### YOUR ASSIGNMENT
The material below is to be copied exactly from the line with "Diamond Necklace With Gift Bag" up to and including the line with "ヘッズ 本八幡店(HEADS", with nothing else kept and no pictures.

%%

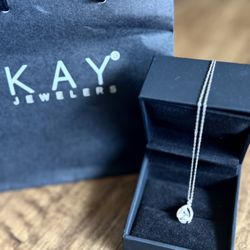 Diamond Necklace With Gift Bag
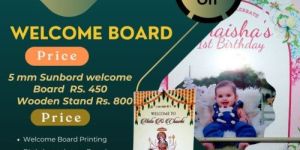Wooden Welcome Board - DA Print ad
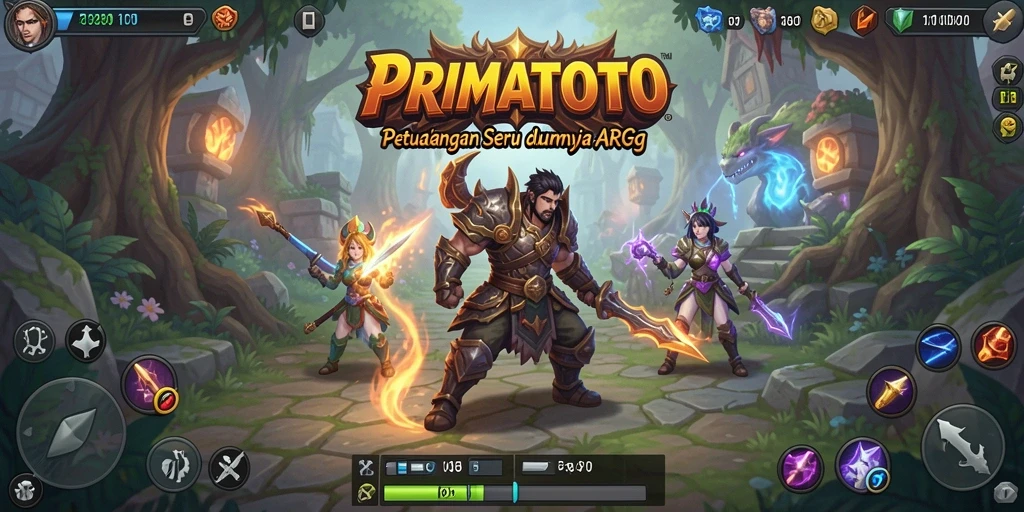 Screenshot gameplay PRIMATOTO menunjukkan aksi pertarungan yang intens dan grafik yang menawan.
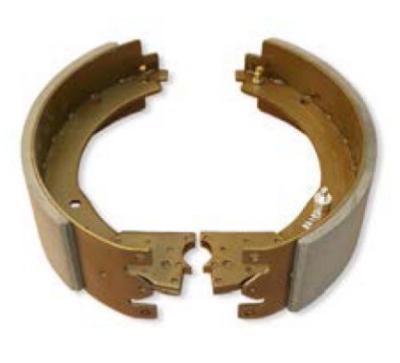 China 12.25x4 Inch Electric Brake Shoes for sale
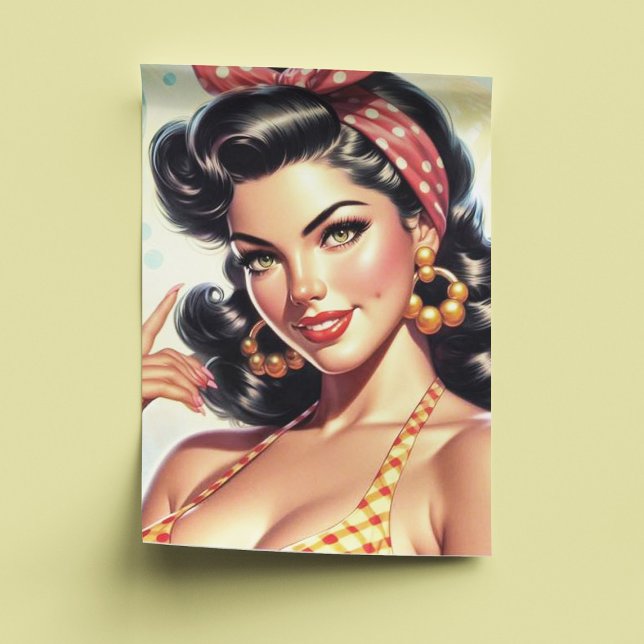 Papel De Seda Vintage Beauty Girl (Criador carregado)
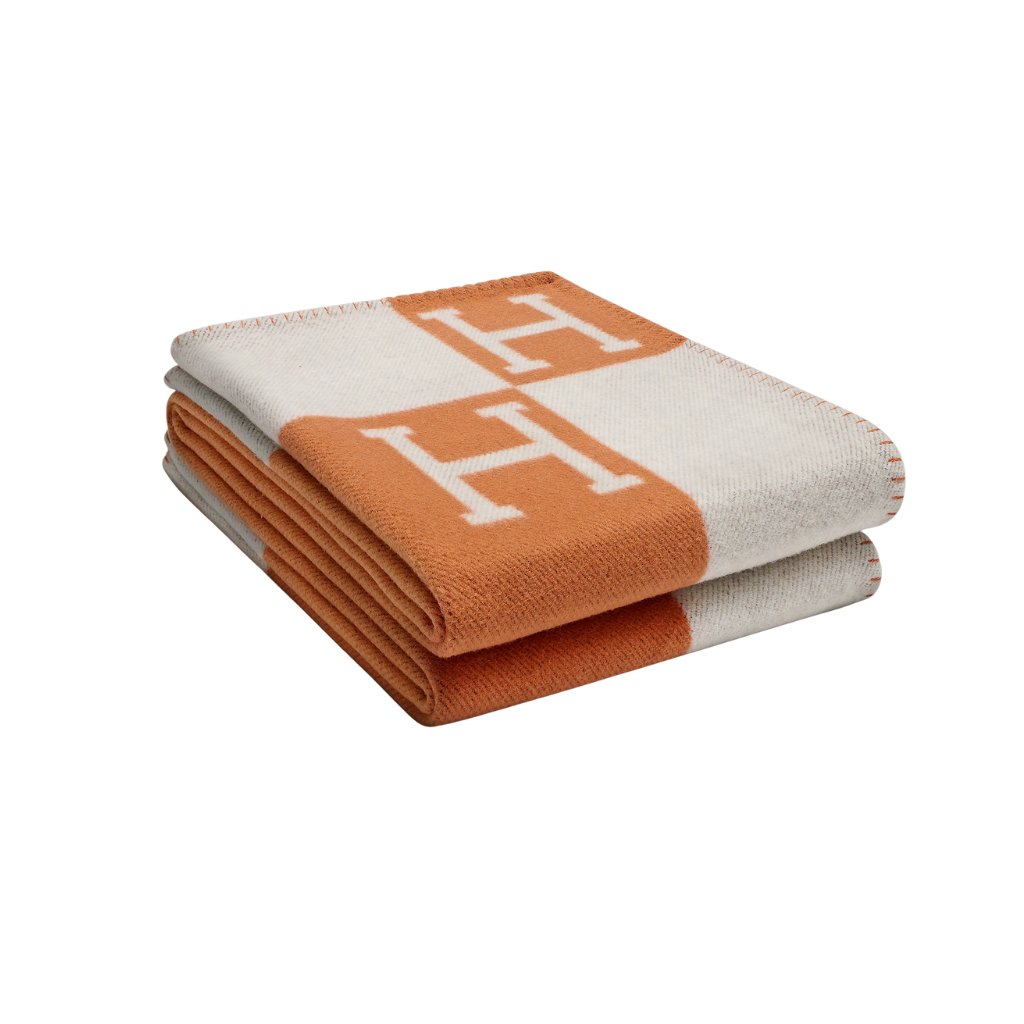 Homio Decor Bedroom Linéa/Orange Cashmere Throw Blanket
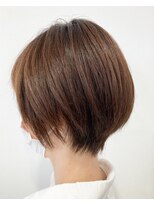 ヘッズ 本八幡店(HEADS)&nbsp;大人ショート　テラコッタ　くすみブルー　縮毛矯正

%%
%%

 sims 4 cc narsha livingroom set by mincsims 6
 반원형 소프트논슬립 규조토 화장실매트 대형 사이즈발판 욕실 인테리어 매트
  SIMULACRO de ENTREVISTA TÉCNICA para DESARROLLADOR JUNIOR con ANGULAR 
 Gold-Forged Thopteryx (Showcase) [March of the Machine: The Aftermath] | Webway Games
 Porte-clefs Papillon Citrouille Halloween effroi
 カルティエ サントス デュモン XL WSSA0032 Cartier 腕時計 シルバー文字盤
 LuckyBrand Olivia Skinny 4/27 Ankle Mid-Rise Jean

%%

### THE COMPLETED TASK
 Diamond Necklace With Gift Bag
Wooden Welcome Board - DA Print ad
 Screenshot gameplay PRIMATOTO menunjukkan aksi pertarungan yang intens dan grafik yang menawan.
 China 12.25x4 Inch Electric Brake Shoes for sale
 Papel De Seda Vintage Beauty Girl (Criador carregado)
 Homio Decor Bedroom Linéa/Orange Cashmere Throw Blanket
 ヘッズ 本八幡店(HEADS)&nbsp;大人ショート　テラコッタ　くすみブルー　縮毛矯正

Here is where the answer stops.